▶ _Exercise goal_
Recast everything from the line containing "From the available options" down to the end of the entries below as a JSON list of strings, one string per line, with blank lines dropped. Leave the pictures out.

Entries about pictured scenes
▬▬▬▬▬▬
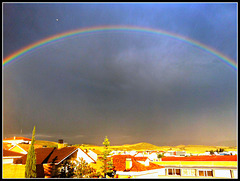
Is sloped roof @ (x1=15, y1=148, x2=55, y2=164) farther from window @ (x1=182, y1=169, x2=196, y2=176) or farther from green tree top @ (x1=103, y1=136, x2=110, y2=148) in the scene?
window @ (x1=182, y1=169, x2=196, y2=176)

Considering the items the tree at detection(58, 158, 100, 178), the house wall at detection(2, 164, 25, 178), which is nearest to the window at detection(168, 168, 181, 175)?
the tree at detection(58, 158, 100, 178)

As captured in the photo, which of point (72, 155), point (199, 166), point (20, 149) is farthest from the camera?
point (20, 149)

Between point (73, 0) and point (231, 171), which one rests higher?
point (73, 0)

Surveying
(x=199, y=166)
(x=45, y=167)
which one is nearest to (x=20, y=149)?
(x=45, y=167)

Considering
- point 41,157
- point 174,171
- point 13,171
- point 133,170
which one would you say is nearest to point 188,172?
point 174,171

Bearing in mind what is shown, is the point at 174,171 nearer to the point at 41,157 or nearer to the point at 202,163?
the point at 202,163

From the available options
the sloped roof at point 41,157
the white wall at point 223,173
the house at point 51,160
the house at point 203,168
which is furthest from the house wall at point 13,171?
the white wall at point 223,173

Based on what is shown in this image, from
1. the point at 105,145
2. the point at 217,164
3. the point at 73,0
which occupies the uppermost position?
the point at 73,0

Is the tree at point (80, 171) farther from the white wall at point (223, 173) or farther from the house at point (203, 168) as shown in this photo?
the white wall at point (223, 173)

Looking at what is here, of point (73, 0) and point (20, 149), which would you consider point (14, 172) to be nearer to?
point (73, 0)
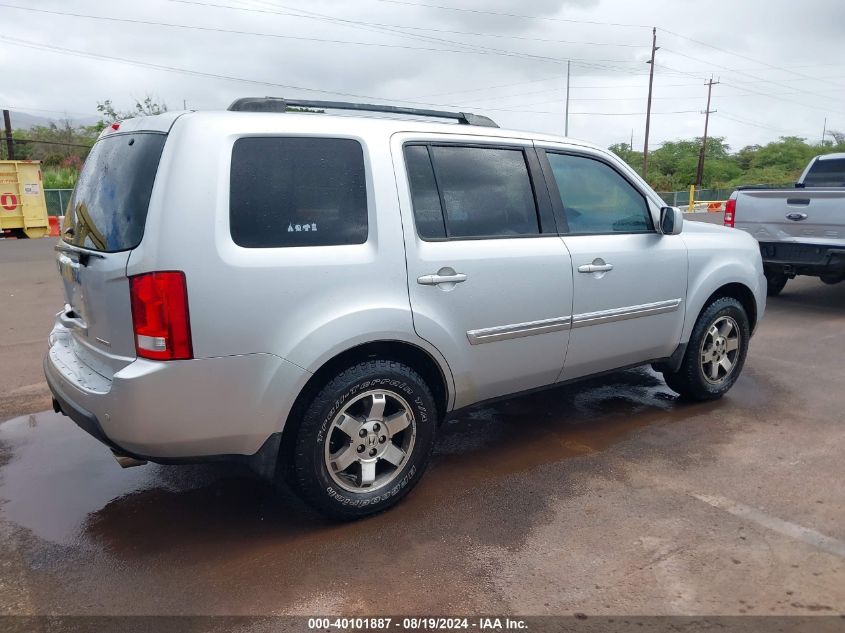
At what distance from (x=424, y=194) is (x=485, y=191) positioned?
16.8 inches

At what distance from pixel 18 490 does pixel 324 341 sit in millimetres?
2039

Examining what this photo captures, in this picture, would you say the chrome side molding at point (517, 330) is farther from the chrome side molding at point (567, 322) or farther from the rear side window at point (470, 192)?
the rear side window at point (470, 192)

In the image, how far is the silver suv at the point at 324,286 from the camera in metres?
2.76

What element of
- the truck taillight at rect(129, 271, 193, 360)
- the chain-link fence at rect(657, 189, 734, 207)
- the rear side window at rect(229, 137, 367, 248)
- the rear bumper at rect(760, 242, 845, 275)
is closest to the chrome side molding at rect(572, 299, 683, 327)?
▬▬▬▬▬▬
▶ _Output below_
[
  "From the available options",
  "the sloped roof at point 41,157",
  "the white wall at point 223,173",
  "the house at point 51,160",
  "the house at point 203,168",
  "which is furthest from the house wall at point 13,171?",
  "the white wall at point 223,173",
  "Based on what is shown in this image, from",
  "1. the point at 105,145",
  "2. the point at 217,164",
  "3. the point at 73,0",
  "which occupies the uppermost position?",
  "the point at 73,0",
  "Is the tree at point (80, 171) farther from the white wall at point (223, 173) or farther from the house at point (203, 168) as shown in this photo?",
  "the white wall at point (223, 173)",
  "Looking at what is here, of point (73, 0) and point (20, 149), which would you consider point (14, 172) to be nearer to?",
  "point (73, 0)",
  "At what distance from (x=424, y=194) is (x=485, y=191) positioned?",
  "16.8 inches",
  "At what distance from pixel 18 490 does pixel 324 341 sit in millimetres?",
  "2039",
  "Examining what this photo captures, in this picture, would you say the chrome side molding at point (517, 330) is farther from the chrome side molding at point (567, 322) or farther from the rear side window at point (470, 192)?",
  "the rear side window at point (470, 192)",
  "In the image, how far is the silver suv at the point at 324,286 from the camera in metres?",
  "2.76",
  "What element of",
  "- the truck taillight at rect(129, 271, 193, 360)",
  "- the chain-link fence at rect(657, 189, 734, 207)",
  "- the rear side window at rect(229, 137, 367, 248)",
  "- the rear bumper at rect(760, 242, 845, 275)",
  "is closest to the chrome side molding at rect(572, 299, 683, 327)?"
]